▸ **Exercise objective**: Output the data below exactly as it is, dropping the pictures from your copy.

#### Dataset records

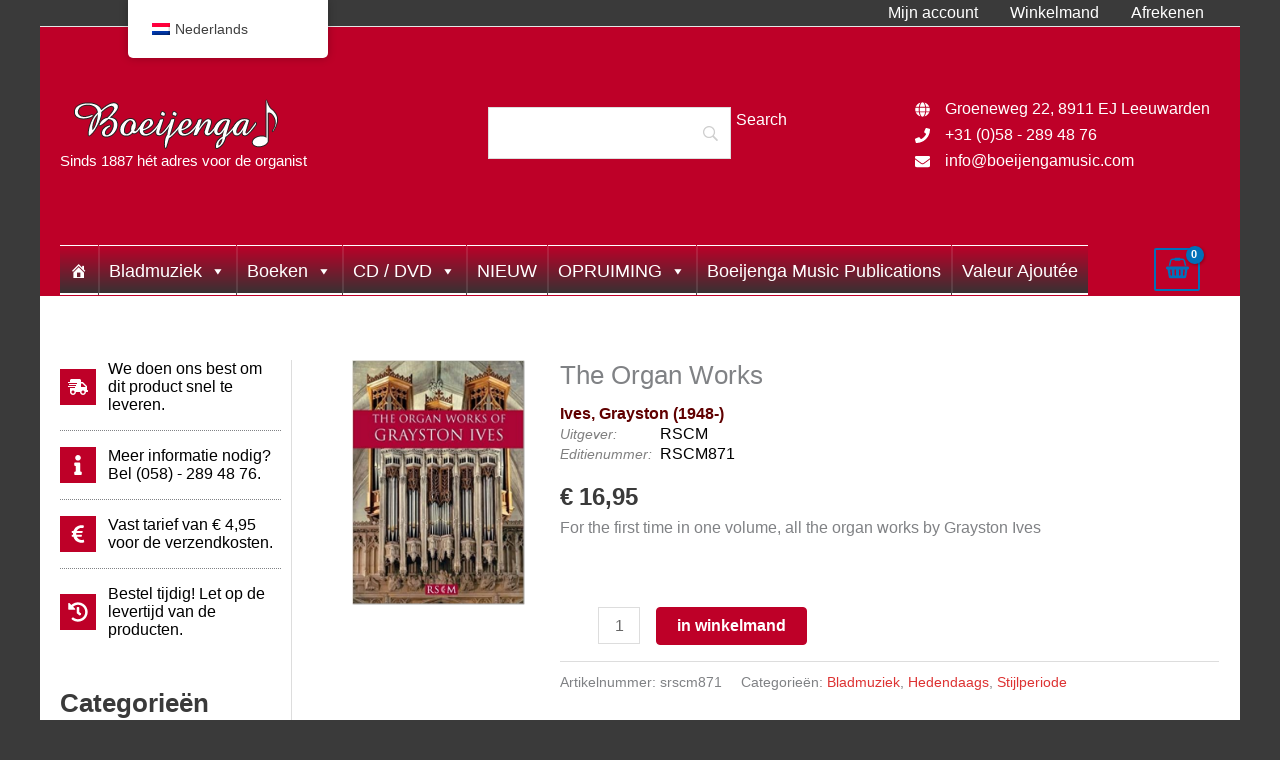

--- FILE ---
content_type: text/css; charset=utf-8
request_url: https://www.boeijengamusic.com/wp-content/cache/min/1/wp-content/themes/astra-child/style.css?ver=1733326968
body_size: 585
content:
body,.site{background-color:#3a3a3a}.site-header,.site-content,.site-footer,.ast-header-breadcrumb{width:96%;max-width:1200px;margin:auto;background-color:#fff}input[type=email]{height:44px;margin-right:4px}.woocommerce-Price-currencySymbol{padding-right:6px}.woof_reset_button_2,input[type=button],input[type=submit],input[type=reset]{height:25px;background-color:#BE0028}.wc-block-product-search__label{color:#fff}.ast-left-sidebar #secondary{padding-right:10px}#secondary #astra-widget-list-icons-wrapper .icon{display:block;height:36px!important;width:36px!important;padding:8px!important}#secondary #astra-widget-list-icons-wrapper a{color:#000;cursor:default}.full100percent{width:100%!important;max-width:100%}.inside-wc-product-image,.wc-block-grid__product-image{width:100%}.woocommerce ul.products li.product a img,.attachment-woocommerce_thumbnail{height:300px!important;object-fit:contain!important}div.astra-shop-thumbnail-wrap{min-height:150px}.woocommerce ul.products li.product a img,.attachment-woocommerce_thumbnail{height:150px!important}.woocommerce ul.products li.product .price,.woocommerce-page ul.products li.product .price{line-height:2em}.productmainattribute{color:#600000}.productattribute label{display:block;float:left;font-style:italic;font-size:.9em;min-width:100px;color:gray}.extra-attributes{color:#000;text-align:left;line-height:1.3em}.woocommerce-page.ast-woocommerce-shop-page-list-style ul.products li.product .astra-shop-thumbnail-wrap,.woocommerce.ast-woocommerce-shop-page-list-style ul.products li.product .astra-shop-thumbnail-wrap{overflow:initial;flex:none;width:20%}.woocommerce-loop-product__title,.extra-attributes{clear:both;float:left;width:80%}.add_to_cart_button{float:right;width:20%}.tabs.wc-tabs{display:none}.woocommerce-Tabs-panel{display:block!important}.woocommerce-product-attributes-item--weight,.woocommerce-product-attributes-item--attribute_pa_mailchimp_sync_modified,.woocommerce-product-attributes-item--attribute_inhoud{display:none}.ast-stock-detail{padding-top:10px;clear:both}.cart{clear:both;padding-top:50px}.woocommerce ul.products.columns-2,.woocommerce-page ul.products.columns-2{grid-template-columns:repeat(1,minmax(0,1fr))}.woocommerce-page.ast-woocommerce-related-upsell-list-style ul.products li.product .astra-shop-thumbnail-wrap,.woocommerce.ast-woocommerce-related-upsell-list-style{flex:none}.wc-block-grid__product-link{text-decoration:none!important}.wc-block-grid__product-title{font-weight:400!important;font-size:14px!important}.wc-block-grid__product a,.wc-block-grid__product-price,.wc-block-grid__product-price span{font-size:16px;text-align:center}.ast-stock-detail,.woocommerce-product-attributes-item--attribute_pa_delivery-time{display:none}.woocommerce-js ul.products li.product a.ast-loop-product__link{display:block}.product-type-simple .extra-attributes{width:100%;margin-bottom:20px}.woocommerce ul.products:not(.elementor-grid).columns-2,.woocommerce-page ul.products:not(.elementor-grid).columns-2{grid-template-columns:none}.woocommerce-page .facetwp-facet select{width:100%}.tax-product_cat #text-6{display:none}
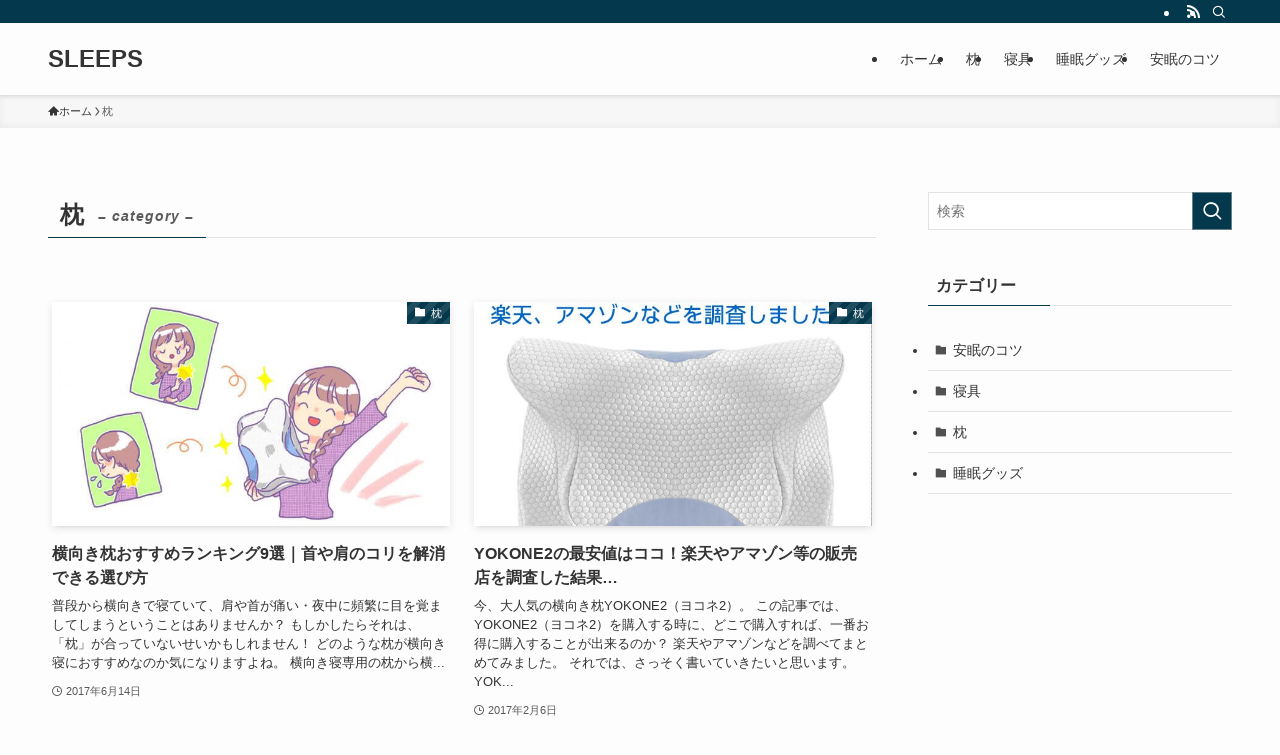

--- FILE ---
content_type: text/html; charset=utf-8
request_url: https://www.google.com/recaptcha/api2/aframe
body_size: 251
content:
<!DOCTYPE HTML><html><head><meta http-equiv="content-type" content="text/html; charset=UTF-8"></head><body><script nonce="FMZyO8K0KbYaFJxBqrUkeQ">/** Anti-fraud and anti-abuse applications only. See google.com/recaptcha */ try{var clients={'sodar':'https://pagead2.googlesyndication.com/pagead/sodar?'};window.addEventListener("message",function(a){try{if(a.source===window.parent){var b=JSON.parse(a.data);var c=clients[b['id']];if(c){var d=document.createElement('img');d.src=c+b['params']+'&rc='+(localStorage.getItem("rc::a")?sessionStorage.getItem("rc::b"):"");window.document.body.appendChild(d);sessionStorage.setItem("rc::e",parseInt(sessionStorage.getItem("rc::e")||0)+1);localStorage.setItem("rc::h",'1769460010030');}}}catch(b){}});window.parent.postMessage("_grecaptcha_ready", "*");}catch(b){}</script></body></html>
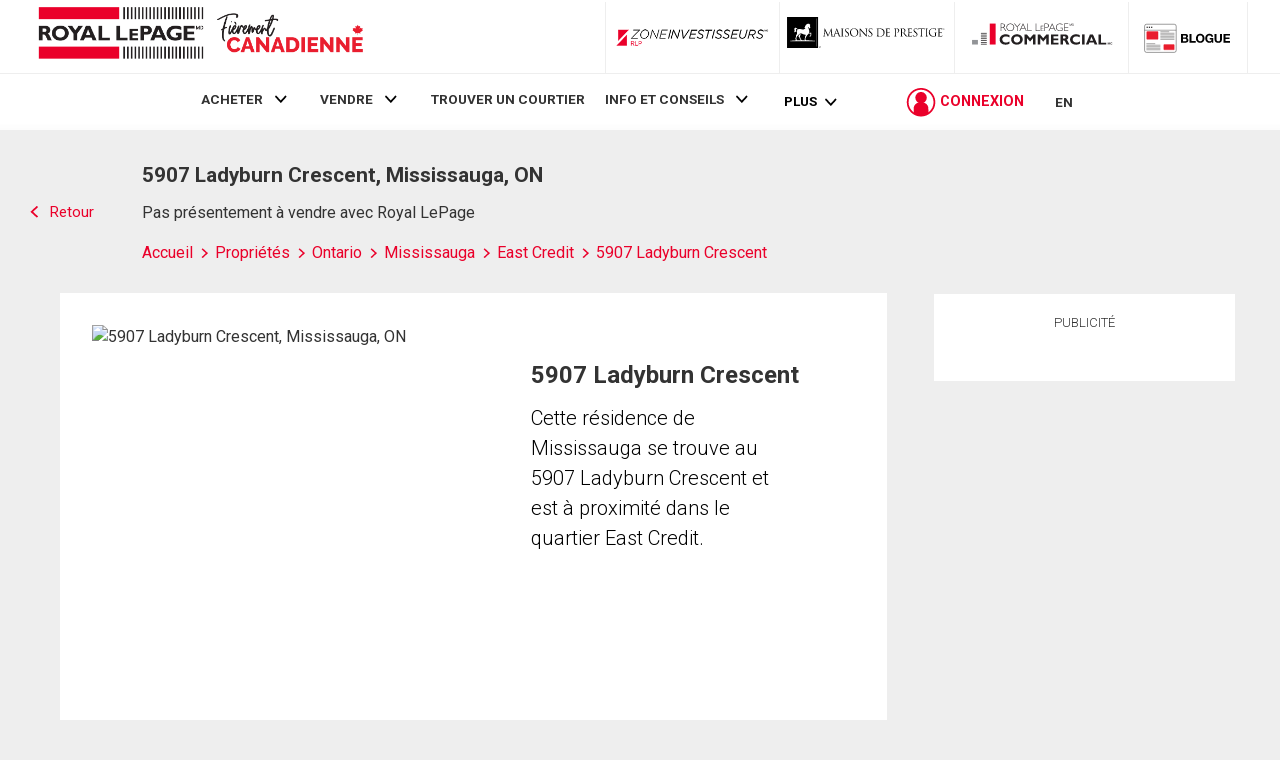

--- FILE ---
content_type: text/html; charset=utf-8
request_url: https://rlpdotca.appspot.com/get-iroc-property-image/
body_size: -156
content:
https://maps.googleapis.com/maps/api/streetview?location=5907-ladyburn-crescent-mississauga-on&size=500x375&client=gme-brookfieldresidential&signature=tGbtZhgQtjyb7nM38gbpeWS67LU=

########

▸ **Written answer**:
--- FILE ---
content_type: text/css; charset=utf-8
request_url: https://www.boeijengamusic.com/wp-content/cache/min/1/wp-content/themes/astra-child/style.css?ver=1733326968
body_size: 585
content:
body,.site{background-color:#3a3a3a}.site-header,.site-content,.site-footer,.ast-header-breadcrumb{width:96%;max-width:1200px;margin:auto;background-color:#fff}input[type=email]{height:44px;margin-right:4px}.woocommerce-Price-currencySymbol{padding-right:6px}.woof_reset_button_2,input[type=button],input[type=submit],input[type=reset]{height:25px;background-color:#BE0028}.wc-block-product-search__label{color:#fff}.ast-left-sidebar #secondary{padding-right:10px}#secondary #astra-widget-list-icons-wrapper .icon{display:block;height:36px!important;width:36px!important;padding:8px!important}#secondary #astra-widget-list-icons-wrapper a{color:#000;cursor:default}.full100percent{width:100%!important;max-width:100%}.inside-wc-product-image,.wc-block-grid__product-image{width:100%}.woocommerce ul.products li.product a img,.attachment-woocommerce_thumbnail{height:300px!important;object-fit:contain!important}div.astra-shop-thumbnail-wrap{min-height:150px}.woocommerce ul.products li.product a img,.attachment-woocommerce_thumbnail{height:150px!important}.woocommerce ul.products li.product .price,.woocommerce-page ul.products li.product .price{line-height:2em}.productmainattribute{color:#600000}.productattribute label{display:block;float:left;font-style:italic;font-size:.9em;min-width:100px;color:gray}.extra-attributes{color:#000;text-align:left;line-height:1.3em}.woocommerce-page.ast-woocommerce-shop-page-list-style ul.products li.product .astra-shop-thumbnail-wrap,.woocommerce.ast-woocommerce-shop-page-list-style ul.products li.product .astra-shop-thumbnail-wrap{overflow:initial;flex:none;width:20%}.woocommerce-loop-product__title,.extra-attributes{clear:both;float:left;width:80%}.add_to_cart_button{float:right;width:20%}.tabs.wc-tabs{display:none}.woocommerce-Tabs-panel{display:block!important}.woocommerce-product-attributes-item--weight,.woocommerce-product-attributes-item--attribute_pa_mailchimp_sync_modified,.woocommerce-product-attributes-item--attribute_inhoud{display:none}.ast-stock-detail{padding-top:10px;clear:both}.cart{clear:both;padding-top:50px}.woocommerce ul.products.columns-2,.woocommerce-page ul.products.columns-2{grid-template-columns:repeat(1,minmax(0,1fr))}.woocommerce-page.ast-woocommerce-related-upsell-list-style ul.products li.product .astra-shop-thumbnail-wrap,.woocommerce.ast-woocommerce-related-upsell-list-style{flex:none}.wc-block-grid__product-link{text-decoration:none!important}.wc-block-grid__product-title{font-weight:400!important;font-size:14px!important}.wc-block-grid__product a,.wc-block-grid__product-price,.wc-block-grid__product-price span{font-size:16px;text-align:center}.ast-stock-detail,.woocommerce-product-attributes-item--attribute_pa_delivery-time{display:none}.woocommerce-js ul.products li.product a.ast-loop-product__link{display:block}.product-type-simple .extra-attributes{width:100%;margin-bottom:20px}.woocommerce ul.products:not(.elementor-grid).columns-2,.woocommerce-page ul.products:not(.elementor-grid).columns-2{grid-template-columns:none}.woocommerce-page .facetwp-facet select{width:100%}.tax-product_cat #text-6{display:none}

--- FILE ---
content_type: text/html; charset=utf-8
request_url: https://www.google.com/recaptcha/api2/aframe
body_size: 251
content:
<!DOCTYPE HTML><html><head><meta http-equiv="content-type" content="text/html; charset=UTF-8"></head><body><script nonce="FMZyO8K0KbYaFJxBqrUkeQ">/** Anti-fraud and anti-abuse applications only. See google.com/recaptcha */ try{var clients={'sodar':'https://pagead2.googlesyndication.com/pagead/sodar?'};window.addEventListener("message",function(a){try{if(a.source===window.parent){var b=JSON.parse(a.data);var c=clients[b['id']];if(c){var d=document.createElement('img');d.src=c+b['params']+'&rc='+(localStorage.getItem("rc::a")?sessionStorage.getItem("rc::b"):"");window.document.body.appendChild(d);sessionStorage.setItem("rc::e",parseInt(sessionStorage.getItem("rc::e")||0)+1);localStorage.setItem("rc::h",'1769460010030');}}}catch(b){}});window.parent.postMessage("_grecaptcha_ready", "*");}catch(b){}</script></body></html>

--- FILE ---
content_type: text/html; charset=utf-8
request_url: https://rlpdotca.appspot.com/get-iroc-property-image/
body_size: -156
content:
https://maps.googleapis.com/maps/api/streetview?location=5907-ladyburn-crescent-mississauga-on&size=500x375&client=gme-brookfieldresidential&signature=tGbtZhgQtjyb7nM38gbpeWS67LU=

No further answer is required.